The health check uses redis-cli ping, which returns PONG when Redis is ready to accept connections. This check runs every 10 seconds with 5 retries, meaning Redis has 50 seconds to become healthy after starting. In practice, Redis starts in under 2 seconds for a fresh instance. Replaying a large AOF log might take 5 to 15 seconds depending on the log size.
The Ollama Service
Ollama provides local LLM inference as a fallback when the primary cloud provider is unavailable. The ollama-data volume persists downloaded models so they do not need to be re-downloaded on every container restart. The resource limits are the largest in the stack: 4 vCPU and 6 GB RAM. Running an 8B parameter model like Llama 3.1 on CPU requires roughly 5 GB of memory for the model weights plus overhead for inference.
The health check hits the /api/tags endpoint, which lists available models. The start_period: 60s is intentionally generous because Ollama may need to load model weights into memory on first start, which can take 30 to 45 seconds on spinning disk or slower NVMe.
Configuring Nginx as a Load Balancer
The Docker Compose file references ./nginx/nginx.conf, so that file needs to exist before the stack can start. The Nginx configuration defines the upstream pool of gateway replicas, the load balancing algorithm, health checking behavior, and proxy settings for forwarding webhook traffic.
Create the configuration file at nginx/nginx.conf with the following content.
worker_processes auto;
error_log /var/log/nginx/error.log warn;
pid /var/run/nginx.pid;
events {
worker_connections 1024;
}
http {
log_format main ‘$remote_addr – $remote_user [$time_local] ‘
‘”$request” $status $body_bytes_sent ‘
‘”$upstream_addr” $upstream_response_time’;
access_log /var/log/nginx/access.log main;
upstream openclaw_cluster {
least_conn;
server gateway:18789 max_fails=3 fail_timeout=15s;
}
server {
listen 80;
server_name _;
location /nginx-health {
access_log off;
return 200 “healthy\n”;
add_header Content-Type text/plain;
}
location / {
proxy_pass http://openclaw_cluster;
proxy_set_header Host $host;
proxy_set_header X-Real-IP $remote_addr;
proxy_set_header X-Forwarded-For $proxy_add_x_forwarded_for;
proxy_set_header X-Forwarded-Proto $scheme;
proxy_next_upstream error timeout http_502 http_503;
proxy_next_upstream_timeout 5s;
proxy_next_upstream_tries 2;
proxy_connect_timeout 5s;
proxy_send_timeout 30s;
proxy_read_timeout 60s;
proxy_buffering off;
}
}
}The upstream block uses least_conn as the load balancing algorithm. As discussed in Part 1, this algorithm sends each new request to whichever replica currently has the fewest active connections. For LLM-backed applications where request processing times vary wildly (800ms for a tracking query versus 4 seconds for a complex complaint), least_conn distributes load more evenly than round-robin.

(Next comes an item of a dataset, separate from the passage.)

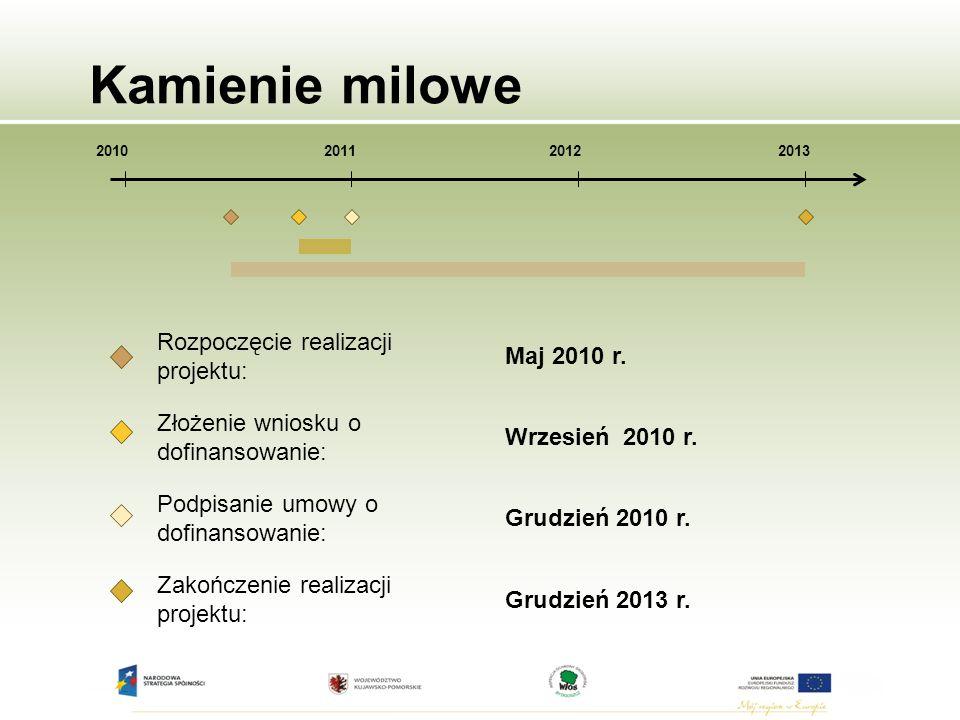 Kamienie milowe 2010 2011 2012 2013 Rozpoczęcie realizacji projektu:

Notice that the upstream block has a single server gateway:18789 entry, not three separate entries with different ports. When Docker Compose runs the gateway service with replicas: 3, Docker’s internal DNS resolves the service name gateway to all three container IP addresses. Nginx connects to each one on port 18789 (the default OpenClaw gateway port). This means you do not need to update the Nginx config when you scale up or down. Docker handles the service discovery automatically.

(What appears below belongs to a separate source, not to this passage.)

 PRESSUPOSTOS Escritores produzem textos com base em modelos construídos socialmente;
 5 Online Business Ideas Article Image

The max_fails=3 and fail_timeout=15s parameters control failure detection. If a replica fails to respond to 3 consecutive requests within a 15-second window, Nginx removes it from the pool. After 15 seconds, Nginx tries the failed replica again. If it responds, the replica is added back to the pool.
Three proxy timeout values control different phases of the connection. proxy_connect_timeout limits how long Nginx waits to establish a TCP connection to a replica (5 seconds is generous for a local Docker network). proxy_send_timeout limits how long Nginx waits to send the request body (30 seconds handles large webhook payloads). proxy_read_timeout limits how long Nginx waits for a response (60 seconds accounts for slow LLM inference on complex queries). Setting proxy_buffering off ensures responses stream back to the client immediately, which matters for real-time messaging where every millisecond counts.
The proxy_next_upstream directive is the automatic failover mechanism. If the first replica returns a 502 or 503 error, or if the connection times out, Nginx transparently retries the request on a different replica. The customer never sees the error. The proxy_next_upstream_tries 2 limits retries to two attempts, preventing request loops when all replicas are struggling.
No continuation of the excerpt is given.